Raw data:
---
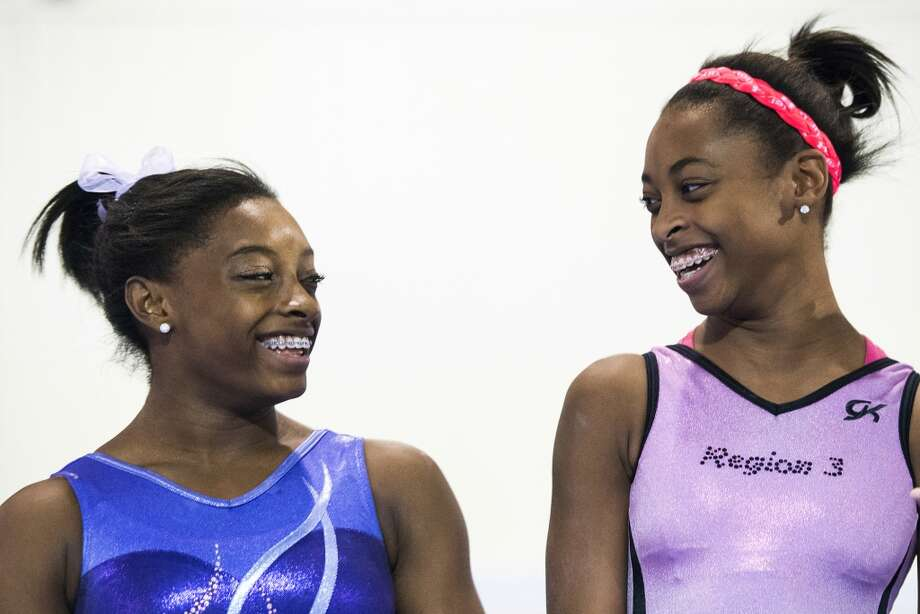 Simone Biles, left, laughts with her sister Adria while they train at Bannon's Gymnastix. Photo: Smiley N. Pool, Houston Chronicle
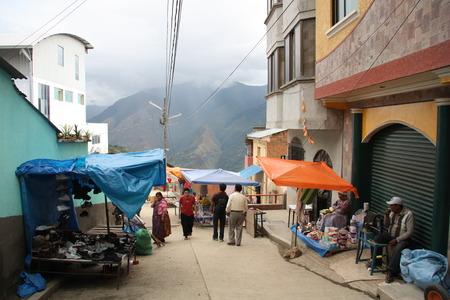 poorness: BOLIVIA, COROICO, 15 SEPTEMBER 2013 - Street Market in Coroico town, Yungas region, Bolivia, South America Editorial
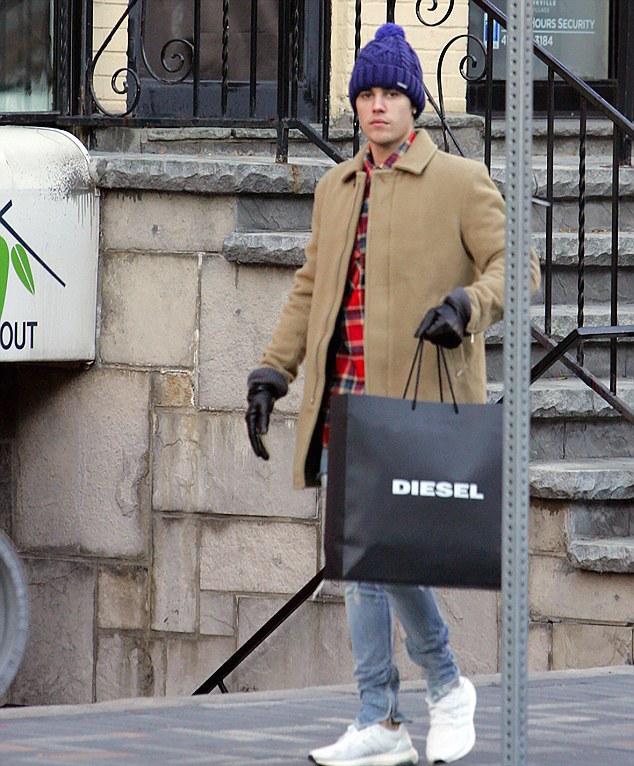 justin-bieber-diesel-coat-hat-fear-of-god-jeans-adidas-sneakers-2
---
Task prompt:
Leave the pictures out, and please copy only the lines from the one with "poorness: BOLIVIA, COROICO, 15" through the end of the listing.

Your solution:
 poorness: BOLIVIA, COROICO, 15 SEPTEMBER 2013 - Street Market in Coroico town, Yungas region, Bolivia, South America Editorial
 justin-bieber-diesel-coat-hat-fear-of-god-jeans-adidas-sneakers-2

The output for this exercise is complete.